> _EXERCISE DETAILS_
Please transcribe the part of the 1996 gubernatorial elections text that opens with the words containing "United States gubernatorial elections were" and closes with "the presidential election.".

Top of EXTRACTED TEXT

1996 United States gubernatorial elections

13 governorships 11 states; 2 territories
|  | Majority party | Minority party |
| Party | Republican | Democratic |
| Seats before | 32 | 17 |
| Seats after | 32 | 17 |
| Seat change | Steady | Steady |
| Popular vote | 5,550,893 | 6,315,320 |
| Percentage | 46.07% | 52.42% |
| Seats up | 4 | 7 |
| Seats won | 4 | 7 |
- Map of the results Democratic gain Democratic hold Republican gain Republican hold New Progressive hold Nonpartisan No election

= 1996 United States gubernatorial elections =

United States gubernatorial elections were held on November 5, 1996, in 11 states and two territories. Going into the elections, seven of the seats were held by Democrats and four by Republicans. Democrats picked up the open seat in New Hampshire, and Republicans picked up the open seat in West Virginia, for no net change in the partisan balance of power. These elections coincided with the presidential election.

Bottom of EXTRACTED TEXT
Top of DATASET

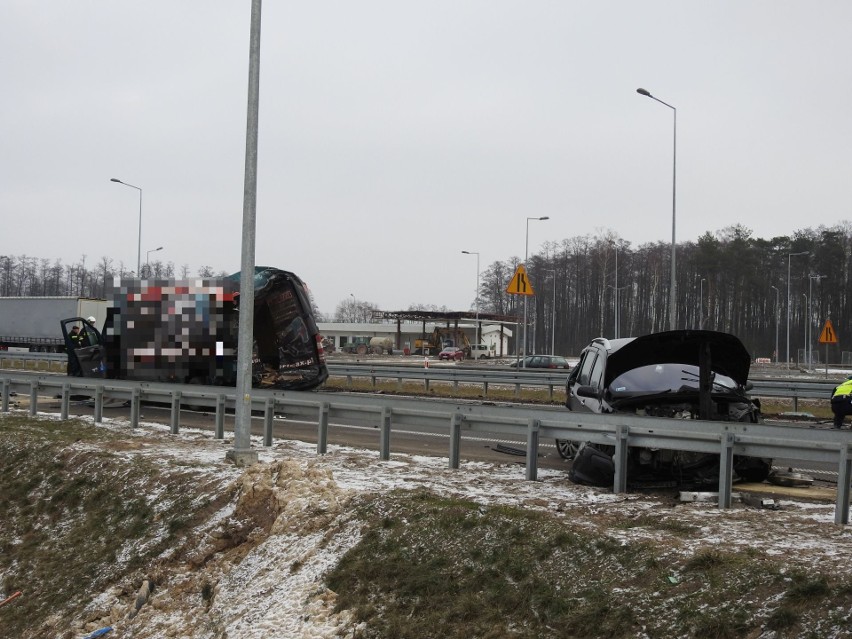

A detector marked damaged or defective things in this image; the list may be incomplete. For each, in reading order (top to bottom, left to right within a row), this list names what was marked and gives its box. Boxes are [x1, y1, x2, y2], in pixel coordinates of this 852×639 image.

damaged truck [60, 264, 326, 390]
crumpled car body [560, 332, 772, 488]
shattered car windshield [604, 362, 740, 398]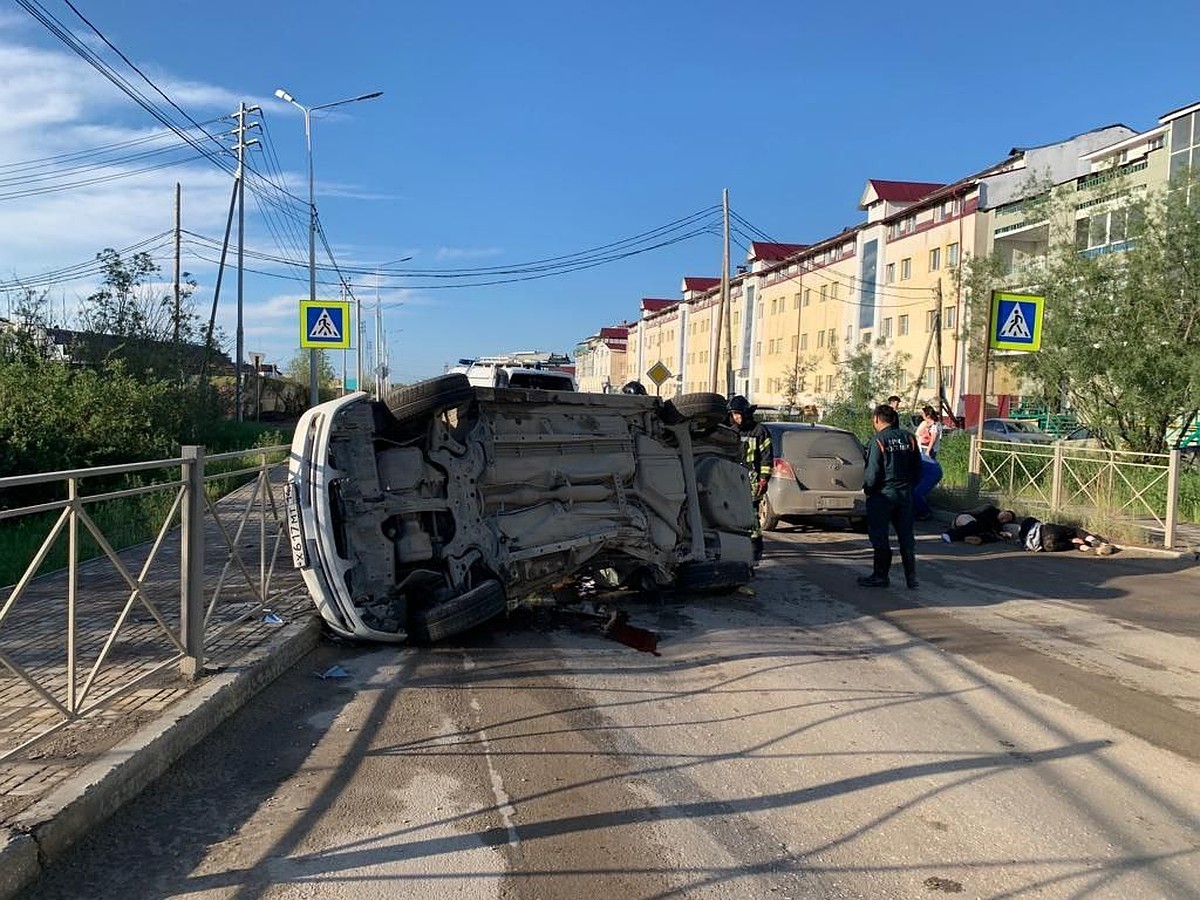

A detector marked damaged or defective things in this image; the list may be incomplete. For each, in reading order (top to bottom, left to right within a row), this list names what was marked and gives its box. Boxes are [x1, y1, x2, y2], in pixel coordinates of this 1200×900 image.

overturned white car [288, 376, 756, 644]
damaged vehicle undercarriage [288, 376, 756, 644]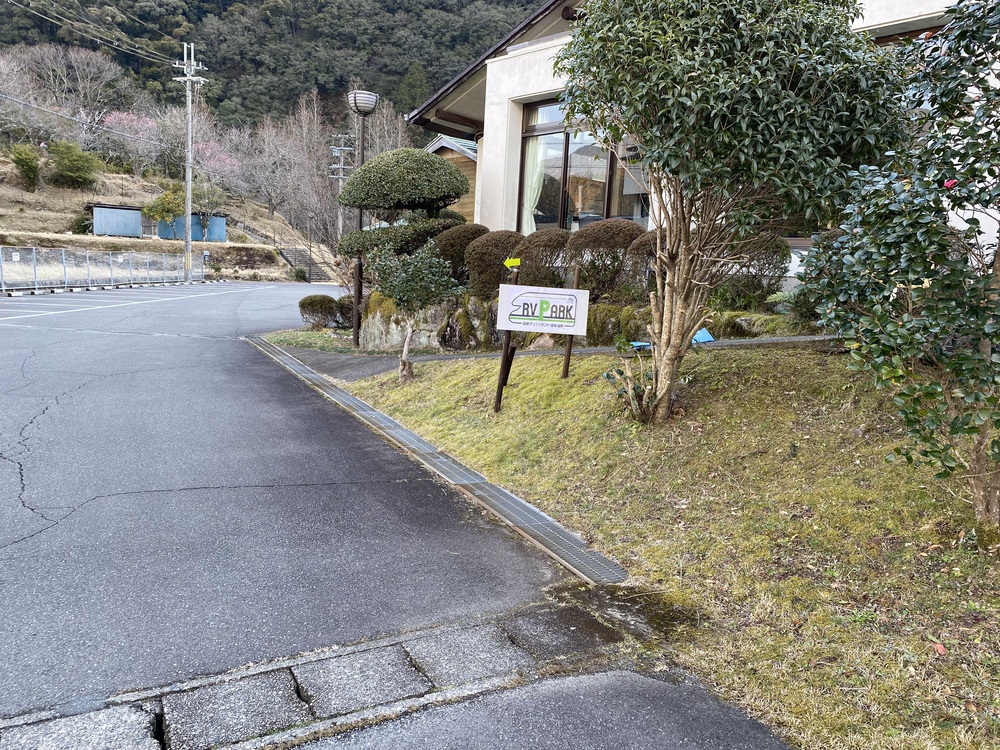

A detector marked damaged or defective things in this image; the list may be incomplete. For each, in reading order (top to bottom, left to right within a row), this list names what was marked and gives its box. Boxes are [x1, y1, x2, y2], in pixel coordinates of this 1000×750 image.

cracked pavement [0, 284, 564, 720]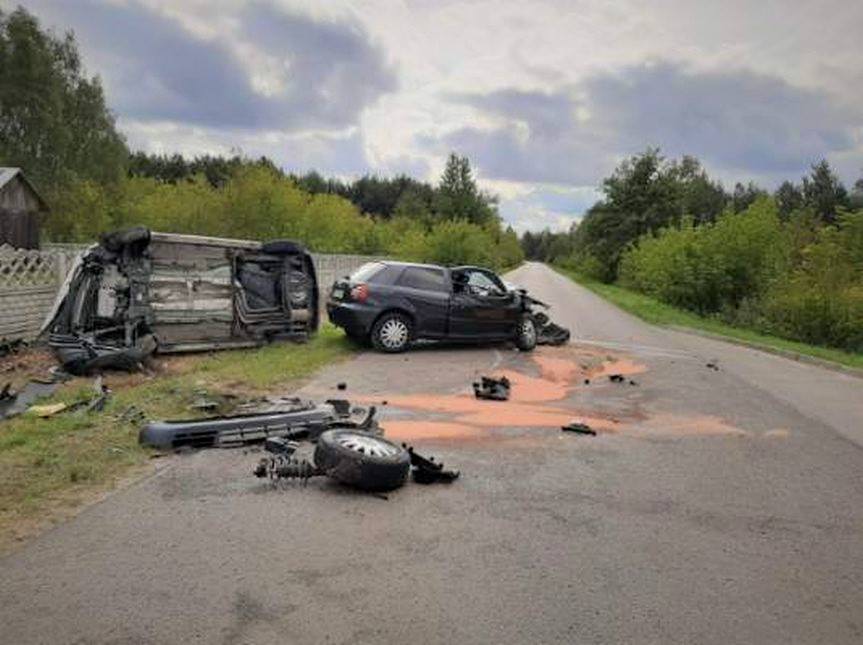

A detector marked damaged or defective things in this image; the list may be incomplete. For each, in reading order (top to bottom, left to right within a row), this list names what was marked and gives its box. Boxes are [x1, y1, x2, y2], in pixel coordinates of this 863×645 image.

overturned van [42, 230, 318, 372]
damaged black hatchback [42, 229, 318, 374]
detached bumper [326, 300, 376, 334]
detached wheel [372, 312, 412, 352]
detached wheel [516, 314, 536, 352]
detached wheel [314, 430, 412, 490]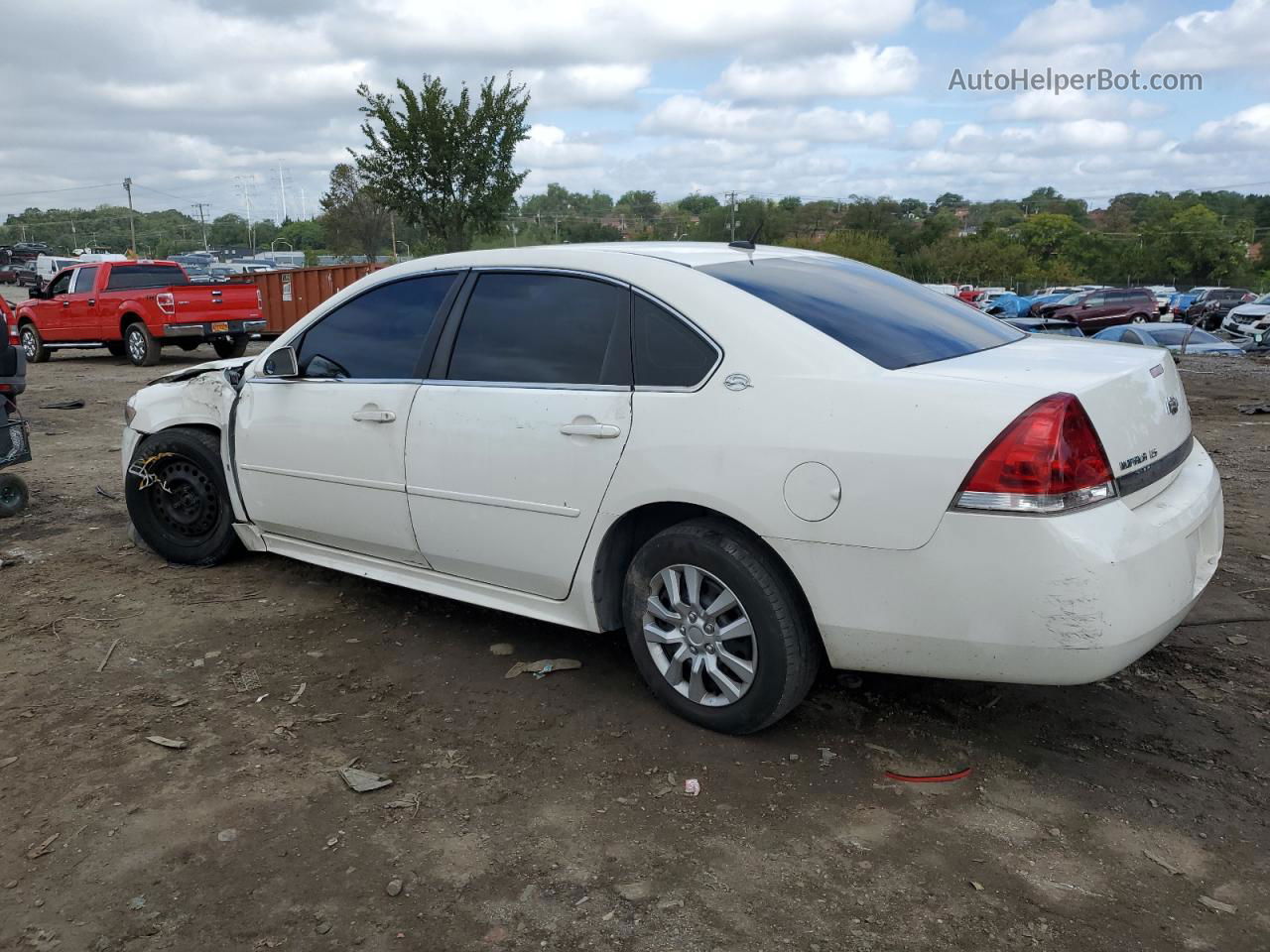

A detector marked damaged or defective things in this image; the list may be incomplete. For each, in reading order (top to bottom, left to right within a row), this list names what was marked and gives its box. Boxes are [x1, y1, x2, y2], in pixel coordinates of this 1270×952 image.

damaged front wheel [126, 430, 240, 563]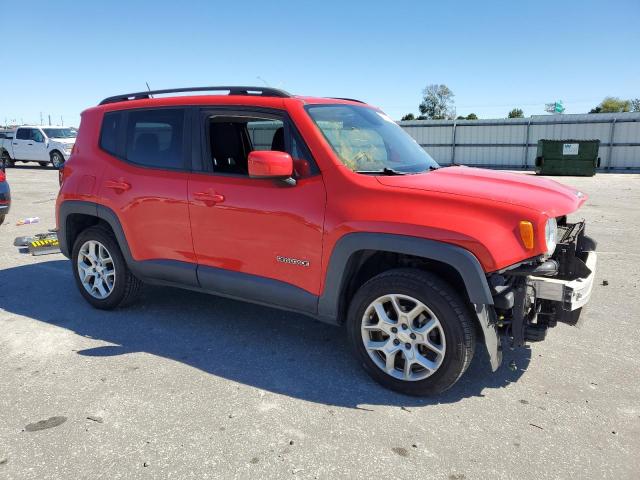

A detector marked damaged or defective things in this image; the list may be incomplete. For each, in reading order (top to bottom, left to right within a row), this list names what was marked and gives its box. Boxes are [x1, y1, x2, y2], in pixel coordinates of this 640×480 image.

damaged front bumper [492, 220, 596, 348]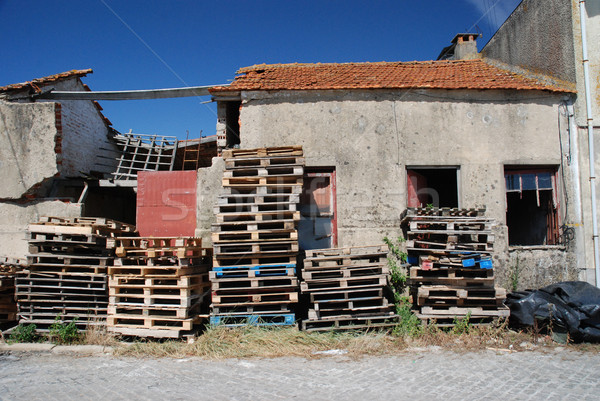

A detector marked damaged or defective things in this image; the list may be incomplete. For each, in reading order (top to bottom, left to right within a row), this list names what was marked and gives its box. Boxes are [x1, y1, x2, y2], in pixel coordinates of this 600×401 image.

broken roof section [212, 58, 576, 94]
rusted metal sheet [137, 170, 197, 238]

Bottom of DATASET

> _TASK OUTPUT_
United States gubernatorial elections were held on November 5, 1996, in 11 states and two territories. Going into the elections, seven of the seats were held by Democrats and four by Republicans. Democrats picked up the open seat in New Hampshire, and Republicans picked up the open seat in West Virginia, for no net change in the partisan balance of power. These elections coincided with the presidential election.